Aim of the exercise:
Every entry must be copied word for word.

Records from a spatial question set:
--- start ---

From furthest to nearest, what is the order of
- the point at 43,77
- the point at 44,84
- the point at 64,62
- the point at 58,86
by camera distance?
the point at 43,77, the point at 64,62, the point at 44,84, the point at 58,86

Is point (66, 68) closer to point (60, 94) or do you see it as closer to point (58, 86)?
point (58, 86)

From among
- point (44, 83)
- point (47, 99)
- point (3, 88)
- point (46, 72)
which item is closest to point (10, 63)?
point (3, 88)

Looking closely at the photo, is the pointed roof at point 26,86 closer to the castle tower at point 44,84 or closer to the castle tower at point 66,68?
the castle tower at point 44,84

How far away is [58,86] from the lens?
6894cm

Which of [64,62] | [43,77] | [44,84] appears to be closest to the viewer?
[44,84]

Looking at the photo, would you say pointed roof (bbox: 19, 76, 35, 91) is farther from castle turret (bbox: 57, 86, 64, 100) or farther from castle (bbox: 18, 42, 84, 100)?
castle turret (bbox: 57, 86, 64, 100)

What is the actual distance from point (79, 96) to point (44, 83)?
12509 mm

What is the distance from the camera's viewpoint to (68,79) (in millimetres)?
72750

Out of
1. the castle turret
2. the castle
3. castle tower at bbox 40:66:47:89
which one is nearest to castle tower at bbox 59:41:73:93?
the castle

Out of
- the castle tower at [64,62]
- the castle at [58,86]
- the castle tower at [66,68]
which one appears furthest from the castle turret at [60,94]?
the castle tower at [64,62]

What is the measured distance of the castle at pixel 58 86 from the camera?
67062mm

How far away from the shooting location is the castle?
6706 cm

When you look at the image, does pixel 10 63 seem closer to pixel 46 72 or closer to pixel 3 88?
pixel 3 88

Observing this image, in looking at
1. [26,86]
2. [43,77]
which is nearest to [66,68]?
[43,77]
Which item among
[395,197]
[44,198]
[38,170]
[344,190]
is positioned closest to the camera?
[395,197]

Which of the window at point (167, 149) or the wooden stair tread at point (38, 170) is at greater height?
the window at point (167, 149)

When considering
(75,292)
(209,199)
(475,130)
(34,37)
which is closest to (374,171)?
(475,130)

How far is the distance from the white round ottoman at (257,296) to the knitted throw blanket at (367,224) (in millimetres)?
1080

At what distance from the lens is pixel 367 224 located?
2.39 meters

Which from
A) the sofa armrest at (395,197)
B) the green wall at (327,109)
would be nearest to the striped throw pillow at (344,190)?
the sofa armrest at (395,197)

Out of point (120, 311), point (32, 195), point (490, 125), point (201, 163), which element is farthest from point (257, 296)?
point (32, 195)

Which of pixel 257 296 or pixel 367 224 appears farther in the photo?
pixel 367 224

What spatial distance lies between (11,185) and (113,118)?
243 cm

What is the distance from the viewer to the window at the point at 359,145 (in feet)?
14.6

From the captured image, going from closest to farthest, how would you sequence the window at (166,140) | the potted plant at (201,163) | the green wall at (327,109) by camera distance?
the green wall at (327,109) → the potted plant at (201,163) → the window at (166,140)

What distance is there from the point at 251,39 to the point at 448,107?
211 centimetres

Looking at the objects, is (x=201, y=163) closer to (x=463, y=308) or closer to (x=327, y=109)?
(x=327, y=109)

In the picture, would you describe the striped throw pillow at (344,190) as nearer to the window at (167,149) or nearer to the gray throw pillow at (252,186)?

--- end ---

Exercise answer:
From furthest to nearest, what is the order of
- the point at 43,77
- the point at 44,84
- the point at 64,62
- the point at 58,86
by camera distance?
the point at 43,77, the point at 64,62, the point at 44,84, the point at 58,86

Is point (66, 68) closer to point (60, 94) or do you see it as closer to point (58, 86)?
point (58, 86)

From among
- point (44, 83)
- point (47, 99)
- point (3, 88)
- point (46, 72)
which item is closest to point (10, 63)?
point (3, 88)

Looking closely at the photo, is the pointed roof at point 26,86 closer to the castle tower at point 44,84 or closer to the castle tower at point 66,68?
the castle tower at point 44,84

How far away is [58,86] from the lens?
6894cm

Which of [64,62] | [43,77] | [44,84] appears to be closest to the viewer?
[44,84]

Looking at the photo, would you say pointed roof (bbox: 19, 76, 35, 91) is farther from castle turret (bbox: 57, 86, 64, 100) or farther from castle (bbox: 18, 42, 84, 100)?
castle turret (bbox: 57, 86, 64, 100)

What is the actual distance from point (79, 96) to point (44, 83)?
12509 mm

What is the distance from the camera's viewpoint to (68,79) (in millimetres)?
72750

Out of
1. the castle turret
2. the castle
3. castle tower at bbox 40:66:47:89
which one is nearest to castle tower at bbox 59:41:73:93?
the castle

Out of
- the castle tower at [64,62]
- the castle at [58,86]
- the castle tower at [66,68]
which one appears furthest from the castle turret at [60,94]?
the castle tower at [64,62]

What is the measured distance of the castle at pixel 58 86 from the camera?
67062mm

How far away from the shooting location is the castle?
6706 cm

When you look at the image, does pixel 10 63 seem closer to pixel 46 72 or closer to pixel 3 88?
pixel 3 88

Observing this image, in looking at
1. [26,86]
2. [43,77]
which is nearest to [66,68]?
[43,77]
Which item among
[395,197]
[44,198]
[38,170]
[344,190]
is positioned closest to the camera?
[395,197]

Which of the window at point (167, 149) or the wooden stair tread at point (38, 170) is at greater height?
the window at point (167, 149)

When considering
(75,292)
(209,199)
(475,130)
(34,37)
which is closest to (374,171)?
(475,130)

How far is the distance from the white round ottoman at (257,296) to the knitted throw blanket at (367,224) (in millimetres)?
1080

At what distance from the lens is pixel 367 224 located?
2.39 meters

Which from
A) the sofa armrest at (395,197)
B) the green wall at (327,109)
would be nearest to the striped throw pillow at (344,190)?
the sofa armrest at (395,197)

Out of point (120, 311), point (32, 195), point (490, 125), point (201, 163), which element is farthest from point (257, 296)?
point (32, 195)

Which of pixel 257 296 or pixel 367 224 appears farther in the photo?
pixel 367 224

What spatial distance lies between (11,185) and (113,118)?
243 cm

What is the distance from the viewer to the window at the point at 359,145 (in feet)?
14.6

From the captured image, going from closest to farthest, how would you sequence the window at (166,140) | the potted plant at (201,163) | the green wall at (327,109) by camera distance?
the green wall at (327,109) → the potted plant at (201,163) → the window at (166,140)

What distance is there from the point at 251,39 to the point at 448,107?
211 centimetres

Looking at the objects, is (x=201, y=163) closer to (x=463, y=308) or closer to (x=327, y=109)?
(x=327, y=109)

In the picture, would you describe the striped throw pillow at (344,190) as nearer to the window at (167,149) or nearer to the gray throw pillow at (252,186)?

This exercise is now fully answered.